Companies in all sectors are moving fast to realize meaningful gains through generative AI. Executives should use this one-year mark as an impetus to accelerate their organization’s journey. Here’s how to get started:

  • Establish a solid foundation. Create a secure environment for the company to grow its exploration of GenAI. Develop training, guardrails, and cybersecurity practices to drive safe, responsible, and informative experimentation.
  • Prioritize your value plays. Strive for a balanced portfolio of initiatives across the Deploy, Reshape, and Invent plays to lock in table-stakes requirements, find short-term productivity gains, and reach for lasting competitiveness.
  • Steer the organization to the best ways to realize value. Focus on the best opportunities to link GenAI with positive results. Avoid getting lured in by flashy GenAI functions that don’t align with specific business objectives.
  • Accelerate enterprise learning. Invest in coordinated experimentation at both the local and global levels. Given the speed of GenAI’s evolution, companies can’t afford to have disparate teams embarking on their own individual learning journeys. Continuous, widespread learning is the best way to keep in step with the latest capabilities, and teams throughout a business should share what they learn as often as possible.
  • Envision your organization’s future advantage. Eventually, the playing field will normalize; every company throughout a sector will implement generative AI tools, and some competitive advantages that a business enjoys today will grow less pronounced. But GenAI will also offer new advantages as it continues to evolve—especially data-quality superiority, speed, and agility. Anticipate where the most promising opportunities will be over the next three to five years and begin factoring these areas into your learning roadmaps.

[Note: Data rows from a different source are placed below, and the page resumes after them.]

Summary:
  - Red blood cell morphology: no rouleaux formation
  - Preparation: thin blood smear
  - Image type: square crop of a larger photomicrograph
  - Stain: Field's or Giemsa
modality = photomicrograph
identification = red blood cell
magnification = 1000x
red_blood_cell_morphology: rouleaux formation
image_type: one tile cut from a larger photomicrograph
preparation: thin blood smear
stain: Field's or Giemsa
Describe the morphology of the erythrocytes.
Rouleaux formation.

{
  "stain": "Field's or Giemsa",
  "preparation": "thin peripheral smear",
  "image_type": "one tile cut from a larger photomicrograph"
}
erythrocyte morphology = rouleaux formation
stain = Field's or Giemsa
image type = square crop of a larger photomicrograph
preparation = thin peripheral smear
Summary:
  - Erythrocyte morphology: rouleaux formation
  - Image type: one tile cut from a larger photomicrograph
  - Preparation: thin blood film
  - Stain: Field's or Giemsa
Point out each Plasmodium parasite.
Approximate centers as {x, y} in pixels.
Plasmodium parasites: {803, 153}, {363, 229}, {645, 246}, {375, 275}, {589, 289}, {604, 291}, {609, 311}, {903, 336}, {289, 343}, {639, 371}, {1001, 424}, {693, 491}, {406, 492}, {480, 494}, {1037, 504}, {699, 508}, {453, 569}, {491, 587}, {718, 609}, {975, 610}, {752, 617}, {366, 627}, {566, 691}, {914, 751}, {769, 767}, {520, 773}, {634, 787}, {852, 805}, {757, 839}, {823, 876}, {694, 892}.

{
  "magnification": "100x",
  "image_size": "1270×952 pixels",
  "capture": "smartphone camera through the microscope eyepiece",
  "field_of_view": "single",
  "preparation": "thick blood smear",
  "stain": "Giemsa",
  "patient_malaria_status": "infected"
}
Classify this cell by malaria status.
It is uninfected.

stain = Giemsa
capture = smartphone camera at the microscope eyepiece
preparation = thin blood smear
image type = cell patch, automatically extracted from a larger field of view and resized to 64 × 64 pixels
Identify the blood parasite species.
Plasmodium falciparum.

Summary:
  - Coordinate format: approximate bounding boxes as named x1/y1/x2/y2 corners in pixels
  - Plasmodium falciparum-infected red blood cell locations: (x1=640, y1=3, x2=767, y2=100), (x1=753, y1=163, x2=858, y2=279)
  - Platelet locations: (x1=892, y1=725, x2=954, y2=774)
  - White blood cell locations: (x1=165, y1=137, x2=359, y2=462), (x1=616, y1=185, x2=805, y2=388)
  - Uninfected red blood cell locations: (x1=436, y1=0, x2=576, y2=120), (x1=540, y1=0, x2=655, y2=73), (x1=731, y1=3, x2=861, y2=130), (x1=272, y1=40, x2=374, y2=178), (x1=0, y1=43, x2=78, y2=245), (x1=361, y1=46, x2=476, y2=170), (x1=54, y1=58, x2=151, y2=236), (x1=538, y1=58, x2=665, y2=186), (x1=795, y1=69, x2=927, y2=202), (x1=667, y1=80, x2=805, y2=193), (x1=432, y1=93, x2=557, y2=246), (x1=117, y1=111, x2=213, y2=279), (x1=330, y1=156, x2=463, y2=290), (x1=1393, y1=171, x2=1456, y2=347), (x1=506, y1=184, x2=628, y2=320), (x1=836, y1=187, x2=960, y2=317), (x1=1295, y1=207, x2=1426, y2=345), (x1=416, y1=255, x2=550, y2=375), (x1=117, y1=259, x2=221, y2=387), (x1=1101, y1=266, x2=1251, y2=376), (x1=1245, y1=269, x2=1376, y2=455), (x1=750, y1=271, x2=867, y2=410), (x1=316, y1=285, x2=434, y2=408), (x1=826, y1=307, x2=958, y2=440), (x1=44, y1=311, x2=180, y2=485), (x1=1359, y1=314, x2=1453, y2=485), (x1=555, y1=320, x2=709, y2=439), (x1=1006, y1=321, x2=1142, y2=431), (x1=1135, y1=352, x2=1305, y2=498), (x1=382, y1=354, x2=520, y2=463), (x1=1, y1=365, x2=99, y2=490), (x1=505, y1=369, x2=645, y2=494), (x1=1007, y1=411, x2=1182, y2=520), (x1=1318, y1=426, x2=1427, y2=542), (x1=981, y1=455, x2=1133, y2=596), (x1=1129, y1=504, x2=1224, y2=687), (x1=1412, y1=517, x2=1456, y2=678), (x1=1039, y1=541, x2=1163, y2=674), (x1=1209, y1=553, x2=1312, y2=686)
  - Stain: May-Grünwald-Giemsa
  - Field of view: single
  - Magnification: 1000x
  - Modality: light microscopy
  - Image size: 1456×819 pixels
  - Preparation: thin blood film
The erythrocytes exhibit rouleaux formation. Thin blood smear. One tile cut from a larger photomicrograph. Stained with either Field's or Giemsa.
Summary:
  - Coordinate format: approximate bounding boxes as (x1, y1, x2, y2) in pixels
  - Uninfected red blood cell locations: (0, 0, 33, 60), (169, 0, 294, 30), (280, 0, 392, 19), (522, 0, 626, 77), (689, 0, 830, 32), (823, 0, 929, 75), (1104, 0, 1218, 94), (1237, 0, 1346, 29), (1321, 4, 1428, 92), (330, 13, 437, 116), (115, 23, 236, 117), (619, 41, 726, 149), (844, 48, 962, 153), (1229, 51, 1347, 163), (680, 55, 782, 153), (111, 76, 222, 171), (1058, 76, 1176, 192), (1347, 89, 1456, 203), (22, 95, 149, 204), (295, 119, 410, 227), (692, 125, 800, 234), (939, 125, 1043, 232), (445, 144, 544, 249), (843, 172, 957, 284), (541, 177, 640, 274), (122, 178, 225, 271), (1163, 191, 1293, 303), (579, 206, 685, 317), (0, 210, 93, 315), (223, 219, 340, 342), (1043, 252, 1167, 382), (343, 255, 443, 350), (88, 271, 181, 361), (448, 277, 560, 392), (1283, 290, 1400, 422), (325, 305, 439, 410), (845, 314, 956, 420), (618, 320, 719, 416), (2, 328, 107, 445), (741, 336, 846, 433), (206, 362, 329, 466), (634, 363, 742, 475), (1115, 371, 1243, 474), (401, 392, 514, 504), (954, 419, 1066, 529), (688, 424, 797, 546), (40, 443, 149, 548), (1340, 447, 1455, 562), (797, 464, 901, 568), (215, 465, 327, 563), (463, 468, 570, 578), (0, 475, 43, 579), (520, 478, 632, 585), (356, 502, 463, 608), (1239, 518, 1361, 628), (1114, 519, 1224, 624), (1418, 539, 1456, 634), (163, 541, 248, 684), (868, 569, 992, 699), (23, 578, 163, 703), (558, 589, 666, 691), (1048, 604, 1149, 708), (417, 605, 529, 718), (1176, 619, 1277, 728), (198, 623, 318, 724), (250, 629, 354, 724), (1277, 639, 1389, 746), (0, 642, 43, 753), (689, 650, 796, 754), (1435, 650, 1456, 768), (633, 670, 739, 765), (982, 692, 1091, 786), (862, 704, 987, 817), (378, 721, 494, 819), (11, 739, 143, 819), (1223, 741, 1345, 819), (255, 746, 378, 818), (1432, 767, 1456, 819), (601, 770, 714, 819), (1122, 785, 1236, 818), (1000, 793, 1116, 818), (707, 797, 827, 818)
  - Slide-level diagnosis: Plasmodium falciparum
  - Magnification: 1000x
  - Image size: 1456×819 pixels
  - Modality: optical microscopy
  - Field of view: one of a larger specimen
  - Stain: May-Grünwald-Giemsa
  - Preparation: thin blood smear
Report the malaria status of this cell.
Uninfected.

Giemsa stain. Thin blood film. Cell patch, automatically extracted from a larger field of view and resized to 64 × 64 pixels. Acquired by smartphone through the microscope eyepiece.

New technologies that once seemed magical—the lightbulb, the smartphone—quickly became essential. Generative AI will likely be just as transformative, particularly when combined with other forms of AI. Businesses are already moving forward with implementations for competitive advantage, so don’t hesitate. Greater productivity and impressive new revenue streams—not to mention long-term competitive advantage—will go to the organizations that can put GenAI’s magic to work today.